» **Exercise**
Can you format the lines of the items below, from the one holding "From the perspective" through the one holding "1467 millimetres" inclusive, as a JSON list of strings with one string per line and blank lines omitted?

╭─ Supplied material

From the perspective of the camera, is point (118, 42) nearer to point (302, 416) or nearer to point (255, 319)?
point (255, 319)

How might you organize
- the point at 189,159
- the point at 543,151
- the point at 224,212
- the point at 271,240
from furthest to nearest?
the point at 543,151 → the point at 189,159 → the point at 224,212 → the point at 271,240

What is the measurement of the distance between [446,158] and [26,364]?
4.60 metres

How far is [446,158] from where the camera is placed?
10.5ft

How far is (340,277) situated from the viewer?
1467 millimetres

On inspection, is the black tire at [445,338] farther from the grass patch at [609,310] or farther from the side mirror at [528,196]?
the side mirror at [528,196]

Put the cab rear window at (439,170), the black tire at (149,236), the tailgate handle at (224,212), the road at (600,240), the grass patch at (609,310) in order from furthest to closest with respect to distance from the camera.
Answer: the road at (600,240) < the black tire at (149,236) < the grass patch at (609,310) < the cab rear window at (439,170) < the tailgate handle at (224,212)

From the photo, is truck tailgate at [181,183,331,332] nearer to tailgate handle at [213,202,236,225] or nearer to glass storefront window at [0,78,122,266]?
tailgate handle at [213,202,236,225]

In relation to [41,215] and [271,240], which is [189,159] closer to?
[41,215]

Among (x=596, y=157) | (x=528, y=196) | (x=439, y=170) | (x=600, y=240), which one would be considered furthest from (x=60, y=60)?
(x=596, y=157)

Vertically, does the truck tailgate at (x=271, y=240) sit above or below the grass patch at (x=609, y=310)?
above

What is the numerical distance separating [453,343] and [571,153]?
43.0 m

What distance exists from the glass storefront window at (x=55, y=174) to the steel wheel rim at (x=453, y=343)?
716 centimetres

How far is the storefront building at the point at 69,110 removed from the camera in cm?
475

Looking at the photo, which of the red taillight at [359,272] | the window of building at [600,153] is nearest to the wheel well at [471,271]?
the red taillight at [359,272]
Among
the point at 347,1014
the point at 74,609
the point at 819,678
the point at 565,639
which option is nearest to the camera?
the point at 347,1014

╰─
╭─ Supplied material

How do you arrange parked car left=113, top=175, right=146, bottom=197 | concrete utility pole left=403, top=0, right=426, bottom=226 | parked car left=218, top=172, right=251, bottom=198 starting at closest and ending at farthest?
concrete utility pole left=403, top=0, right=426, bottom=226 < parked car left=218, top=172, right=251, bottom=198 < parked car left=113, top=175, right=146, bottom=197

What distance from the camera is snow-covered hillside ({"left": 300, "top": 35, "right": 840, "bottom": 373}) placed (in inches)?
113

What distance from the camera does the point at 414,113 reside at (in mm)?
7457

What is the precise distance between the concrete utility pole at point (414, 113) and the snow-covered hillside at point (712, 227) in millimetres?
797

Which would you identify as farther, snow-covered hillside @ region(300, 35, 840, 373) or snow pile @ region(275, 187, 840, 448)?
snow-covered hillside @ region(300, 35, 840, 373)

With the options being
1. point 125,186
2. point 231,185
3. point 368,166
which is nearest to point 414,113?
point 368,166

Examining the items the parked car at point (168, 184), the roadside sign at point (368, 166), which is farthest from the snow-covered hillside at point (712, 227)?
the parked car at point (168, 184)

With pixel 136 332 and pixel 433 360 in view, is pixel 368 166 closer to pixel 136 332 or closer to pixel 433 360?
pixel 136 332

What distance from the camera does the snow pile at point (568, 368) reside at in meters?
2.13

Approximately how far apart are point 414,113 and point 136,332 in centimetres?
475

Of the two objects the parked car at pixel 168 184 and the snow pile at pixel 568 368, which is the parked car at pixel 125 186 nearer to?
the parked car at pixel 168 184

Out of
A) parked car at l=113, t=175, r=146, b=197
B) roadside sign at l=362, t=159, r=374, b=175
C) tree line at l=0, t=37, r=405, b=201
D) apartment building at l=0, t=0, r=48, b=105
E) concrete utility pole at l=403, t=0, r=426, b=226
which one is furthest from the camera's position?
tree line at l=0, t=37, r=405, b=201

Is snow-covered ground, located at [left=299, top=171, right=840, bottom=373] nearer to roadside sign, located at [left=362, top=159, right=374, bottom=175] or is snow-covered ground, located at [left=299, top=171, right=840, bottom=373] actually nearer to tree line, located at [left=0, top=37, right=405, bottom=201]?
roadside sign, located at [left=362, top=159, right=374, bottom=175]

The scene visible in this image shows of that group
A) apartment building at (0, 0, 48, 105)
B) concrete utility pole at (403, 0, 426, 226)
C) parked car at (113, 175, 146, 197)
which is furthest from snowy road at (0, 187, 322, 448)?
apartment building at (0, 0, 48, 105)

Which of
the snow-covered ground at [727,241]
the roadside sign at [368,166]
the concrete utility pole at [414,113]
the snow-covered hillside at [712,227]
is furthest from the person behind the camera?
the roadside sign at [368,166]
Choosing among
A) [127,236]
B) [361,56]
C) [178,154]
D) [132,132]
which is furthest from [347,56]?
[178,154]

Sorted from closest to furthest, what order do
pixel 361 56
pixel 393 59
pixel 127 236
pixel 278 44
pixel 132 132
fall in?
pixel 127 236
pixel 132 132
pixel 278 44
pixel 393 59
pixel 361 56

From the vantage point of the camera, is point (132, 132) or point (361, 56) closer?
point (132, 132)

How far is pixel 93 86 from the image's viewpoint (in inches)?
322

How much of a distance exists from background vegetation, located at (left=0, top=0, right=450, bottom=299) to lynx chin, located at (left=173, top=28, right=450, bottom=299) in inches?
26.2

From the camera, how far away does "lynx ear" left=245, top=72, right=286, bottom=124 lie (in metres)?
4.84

╰─

» **Expected answer**
[
  "From the perspective of the camera, is point (118, 42) nearer to point (302, 416) or nearer to point (255, 319)?",
  "point (255, 319)",
  "How might you organize",
  "- the point at 189,159",
  "- the point at 543,151",
  "- the point at 224,212",
  "- the point at 271,240",
  "from furthest to nearest?",
  "the point at 543,151 → the point at 189,159 → the point at 224,212 → the point at 271,240",
  "What is the measurement of the distance between [446,158] and [26,364]?",
  "4.60 metres",
  "How far is [446,158] from where the camera is placed?",
  "10.5ft",
  "How far is (340,277) situated from the viewer?",
  "1467 millimetres"
]